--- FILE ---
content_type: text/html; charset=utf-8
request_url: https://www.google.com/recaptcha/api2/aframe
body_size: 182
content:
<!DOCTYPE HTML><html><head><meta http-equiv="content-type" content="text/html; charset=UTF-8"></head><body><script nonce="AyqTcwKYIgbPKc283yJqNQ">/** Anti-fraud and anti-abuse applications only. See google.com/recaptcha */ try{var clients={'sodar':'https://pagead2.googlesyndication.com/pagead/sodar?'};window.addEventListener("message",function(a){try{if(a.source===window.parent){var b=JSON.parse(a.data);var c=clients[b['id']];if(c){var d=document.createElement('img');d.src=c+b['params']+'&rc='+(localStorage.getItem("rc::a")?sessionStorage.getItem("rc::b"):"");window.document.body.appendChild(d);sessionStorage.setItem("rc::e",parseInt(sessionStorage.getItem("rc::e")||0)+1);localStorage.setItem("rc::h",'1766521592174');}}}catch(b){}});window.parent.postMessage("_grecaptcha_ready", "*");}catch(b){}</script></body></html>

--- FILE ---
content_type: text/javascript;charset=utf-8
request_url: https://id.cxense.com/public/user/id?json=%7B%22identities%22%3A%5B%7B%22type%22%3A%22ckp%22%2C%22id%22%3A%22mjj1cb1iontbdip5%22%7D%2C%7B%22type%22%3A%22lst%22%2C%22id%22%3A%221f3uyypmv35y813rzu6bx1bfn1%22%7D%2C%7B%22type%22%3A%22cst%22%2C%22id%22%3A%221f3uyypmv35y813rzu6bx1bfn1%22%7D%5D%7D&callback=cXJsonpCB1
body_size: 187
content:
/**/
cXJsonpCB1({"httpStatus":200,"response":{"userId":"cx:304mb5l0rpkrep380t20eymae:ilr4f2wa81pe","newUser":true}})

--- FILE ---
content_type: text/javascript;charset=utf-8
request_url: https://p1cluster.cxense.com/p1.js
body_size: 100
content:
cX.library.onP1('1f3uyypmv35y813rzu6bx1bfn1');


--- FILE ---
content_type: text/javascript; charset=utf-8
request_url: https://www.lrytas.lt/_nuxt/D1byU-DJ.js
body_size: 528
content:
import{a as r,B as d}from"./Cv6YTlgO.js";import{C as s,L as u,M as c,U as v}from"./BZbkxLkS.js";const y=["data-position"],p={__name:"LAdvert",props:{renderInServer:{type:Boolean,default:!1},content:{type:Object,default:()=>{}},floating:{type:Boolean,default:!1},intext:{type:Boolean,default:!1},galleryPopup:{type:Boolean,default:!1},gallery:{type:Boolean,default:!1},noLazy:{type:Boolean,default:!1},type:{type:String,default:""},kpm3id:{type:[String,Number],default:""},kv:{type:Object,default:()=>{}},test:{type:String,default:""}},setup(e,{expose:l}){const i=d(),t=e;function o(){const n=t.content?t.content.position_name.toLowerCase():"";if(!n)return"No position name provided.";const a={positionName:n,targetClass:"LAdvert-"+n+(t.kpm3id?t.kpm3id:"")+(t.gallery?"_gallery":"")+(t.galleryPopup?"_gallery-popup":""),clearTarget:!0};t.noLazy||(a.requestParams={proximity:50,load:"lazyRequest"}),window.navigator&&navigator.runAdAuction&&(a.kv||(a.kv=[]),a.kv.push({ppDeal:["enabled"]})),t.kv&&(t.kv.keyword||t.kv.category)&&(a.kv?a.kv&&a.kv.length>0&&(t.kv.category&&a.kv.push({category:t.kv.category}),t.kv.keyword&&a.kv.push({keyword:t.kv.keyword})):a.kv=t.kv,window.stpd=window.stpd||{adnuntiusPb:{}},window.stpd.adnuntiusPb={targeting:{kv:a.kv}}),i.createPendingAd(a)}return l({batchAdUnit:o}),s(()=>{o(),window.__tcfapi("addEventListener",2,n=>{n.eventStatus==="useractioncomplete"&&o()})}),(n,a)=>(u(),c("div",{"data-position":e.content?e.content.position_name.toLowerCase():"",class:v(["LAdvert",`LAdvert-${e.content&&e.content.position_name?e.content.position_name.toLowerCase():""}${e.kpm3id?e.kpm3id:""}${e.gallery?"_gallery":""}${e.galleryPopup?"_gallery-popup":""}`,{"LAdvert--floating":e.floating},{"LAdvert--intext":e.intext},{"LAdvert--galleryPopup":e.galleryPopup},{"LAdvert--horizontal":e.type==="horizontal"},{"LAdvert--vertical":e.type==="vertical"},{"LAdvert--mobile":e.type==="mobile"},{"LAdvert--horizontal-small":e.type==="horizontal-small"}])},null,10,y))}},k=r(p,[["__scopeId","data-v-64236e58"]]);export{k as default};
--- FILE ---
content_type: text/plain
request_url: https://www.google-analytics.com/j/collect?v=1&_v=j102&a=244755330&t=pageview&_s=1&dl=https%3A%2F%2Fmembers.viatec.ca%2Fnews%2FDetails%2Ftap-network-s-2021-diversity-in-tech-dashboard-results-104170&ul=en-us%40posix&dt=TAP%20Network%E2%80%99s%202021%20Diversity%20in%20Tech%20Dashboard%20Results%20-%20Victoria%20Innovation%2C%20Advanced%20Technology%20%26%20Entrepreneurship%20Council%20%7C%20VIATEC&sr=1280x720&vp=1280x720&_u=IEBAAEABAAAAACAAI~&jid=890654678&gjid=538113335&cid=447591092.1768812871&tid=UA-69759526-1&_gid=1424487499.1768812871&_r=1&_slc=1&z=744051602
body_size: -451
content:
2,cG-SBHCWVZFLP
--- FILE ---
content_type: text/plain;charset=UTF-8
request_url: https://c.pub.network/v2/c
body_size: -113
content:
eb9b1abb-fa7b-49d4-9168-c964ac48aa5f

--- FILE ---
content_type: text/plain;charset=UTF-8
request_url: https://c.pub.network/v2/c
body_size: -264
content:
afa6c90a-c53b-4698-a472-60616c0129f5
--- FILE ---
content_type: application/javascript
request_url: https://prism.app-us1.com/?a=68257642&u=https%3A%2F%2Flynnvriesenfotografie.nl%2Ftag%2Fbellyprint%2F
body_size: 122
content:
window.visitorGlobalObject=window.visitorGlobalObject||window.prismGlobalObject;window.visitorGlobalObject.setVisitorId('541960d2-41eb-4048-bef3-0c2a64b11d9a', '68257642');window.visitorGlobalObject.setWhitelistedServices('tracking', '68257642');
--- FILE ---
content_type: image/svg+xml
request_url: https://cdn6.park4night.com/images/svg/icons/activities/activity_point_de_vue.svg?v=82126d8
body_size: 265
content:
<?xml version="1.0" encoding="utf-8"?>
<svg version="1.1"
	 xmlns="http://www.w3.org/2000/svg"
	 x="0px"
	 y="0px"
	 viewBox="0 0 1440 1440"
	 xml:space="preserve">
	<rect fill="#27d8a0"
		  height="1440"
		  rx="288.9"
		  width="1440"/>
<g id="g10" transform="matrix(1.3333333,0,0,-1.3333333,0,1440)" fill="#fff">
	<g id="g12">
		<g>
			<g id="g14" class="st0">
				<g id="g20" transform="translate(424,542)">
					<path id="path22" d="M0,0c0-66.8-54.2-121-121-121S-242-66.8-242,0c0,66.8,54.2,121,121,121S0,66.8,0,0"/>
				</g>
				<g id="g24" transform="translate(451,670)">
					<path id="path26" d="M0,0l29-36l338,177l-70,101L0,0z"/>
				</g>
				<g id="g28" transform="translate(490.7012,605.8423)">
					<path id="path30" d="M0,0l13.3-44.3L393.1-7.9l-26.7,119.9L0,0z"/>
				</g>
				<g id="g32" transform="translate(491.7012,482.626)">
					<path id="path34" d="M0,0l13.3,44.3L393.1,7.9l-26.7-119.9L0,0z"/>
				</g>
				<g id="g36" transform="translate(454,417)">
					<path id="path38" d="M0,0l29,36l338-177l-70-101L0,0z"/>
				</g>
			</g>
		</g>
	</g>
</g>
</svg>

──────────

Give the number of lines that include the word "charset" in the listing. Nothing else belongs in the reply.

7